Most businesses are using AI. Few can prove what people are doing with it.

One of the tensions facing regulated SaaS leaders today is that AI adoption is accelerating, but clarity and value creation are lagging far behind. 

  • McKinsey reports that almost 90% of companies are experimenting with AI, but only 7% are scaling it enterprise-wide.

  • HBR Analytic Services has found that only 16% of organisations report a high degree of measurable value from AI.

Adoption is creating more challenges

The issue is no longer whether people are using AI - in most businesses, they already are. Teams are using new tools to research, write, code, support customers and speed up everyday work.

For leaders, that creates a tough question.

  • Can you see where this activity is helping the business, where it’s creating risk, and where it needs tighter control?

This matters because AI usage is spreading faster than measurement, ownership and governance.

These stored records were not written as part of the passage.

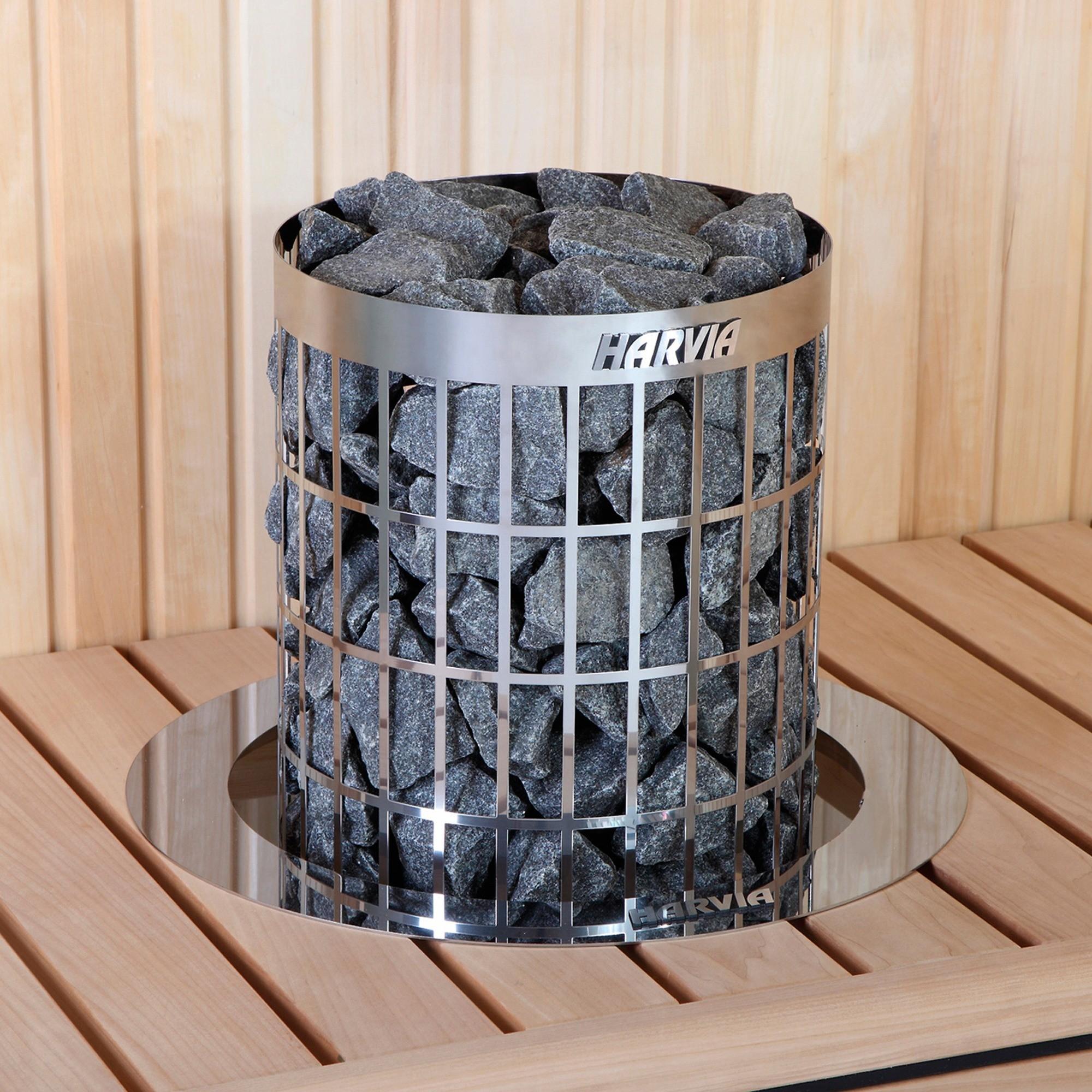 einbaurahmen hpc1 f r harvia cilindro 79 99. Black Bedroom Furniture Sets. Home Design Ideas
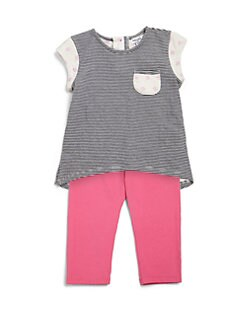 Splendid - Infant's Mix Stripe Tunic & Leggings Set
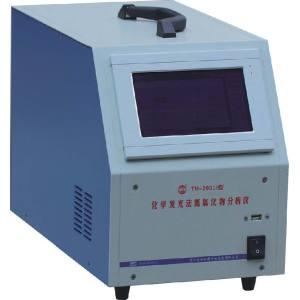TH-2001H型氮氧化物分析仪(便携式)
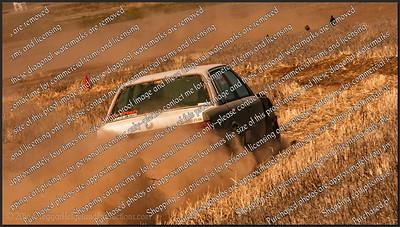 Albright Jidas BMW Morning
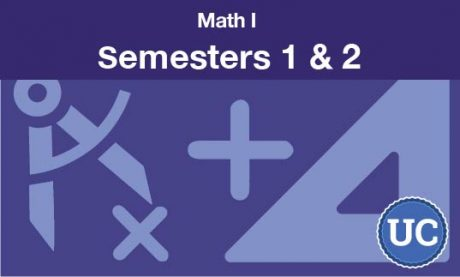 Math 1 Semesters one and two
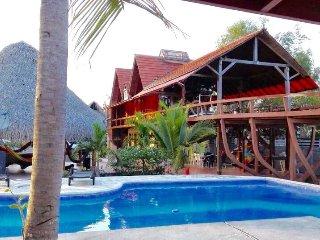 Arca de Pachue - Casa Barco, Bejuco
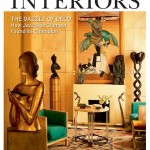The World of Interiors Magazine Cover January 2014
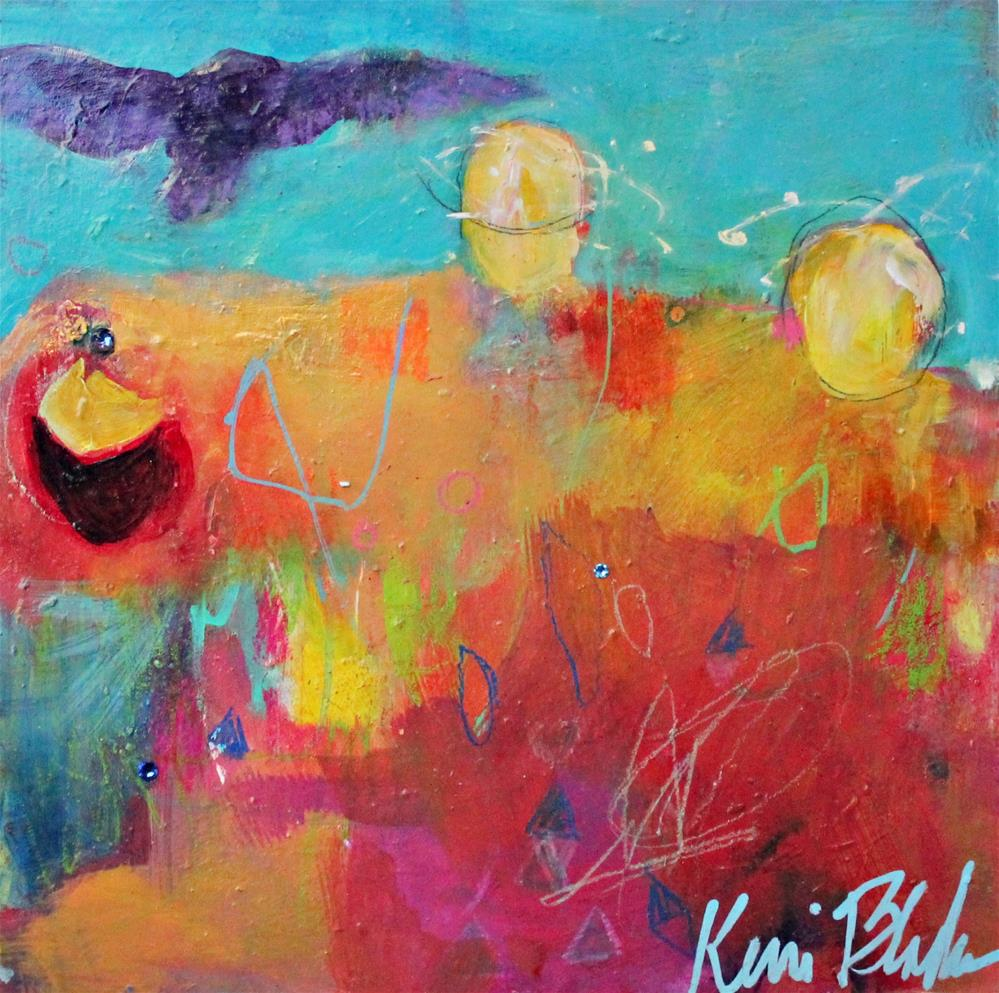 """""""Give the Owls a Place to Land"""" original fine art by Kerri Blackman"""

What starts as useful experimentation can quickly become fragmented, duplicated or impossible to manage.

Activity is not the same as value

High adoption does not automatically mean high impact. Gartner found that only 28% of AI use cases in infrastructure and operations fully succeed and meet ROI expectations. The same study found that 20% fail outright.

That should make leadership teams pause. AI activity can look impressive from a distance, but without baselines, success measures and commercial ownership, it becomes hard to know what’s actually working.

Teams may be saving time. They may be producing more. They may be improving specific workflows. But unless those gains are measured against business outcomes, leaders are left with anecdotes rather than evidence.

Control needs to keep pace

The risk side is just as important. Gartner has warned about AI agent sprawl, with only 13% of organisations believing they have the right AI agent governance in place.

For regulated SaaS businesses, weak visibility is not just inefficient. It can become a governance problem, a customer trust problem and a commercial problem.

As people use AI in more workflows, leaders need clearer rules, stronger ownership and better evidence of what is happening across the business.

Three questions leaders need to answer

The leadership question is not simply, “Are we using AI?” It is:

  • Where are people using AI to create measurable value?

  • Where is AI-enabled work increasing risk?

  • What should we stop, fix or scale?

Those questions are difficult to answer through isolated dashboards, disconnected pilots or informal feedback. They need a structured view across value, risk, adoption, ownership, delivery and measurement.

A clearer way forward

That is why Scail created the AI Risk & Value Scorecard.

The Scorecard gives regulated SaaS leaders a practical way to understand how AI is being used across the business. It looks beyond activity to show where teams are creating value, where control needs to improve, and where leadership action is needed next.

The aim is not to slow teams down. It is to help them use AI with more clarity, confidence and commercial purpose.

Most businesses are now using AI. The advantage will belong to the ones that can prove what their people are doing with it.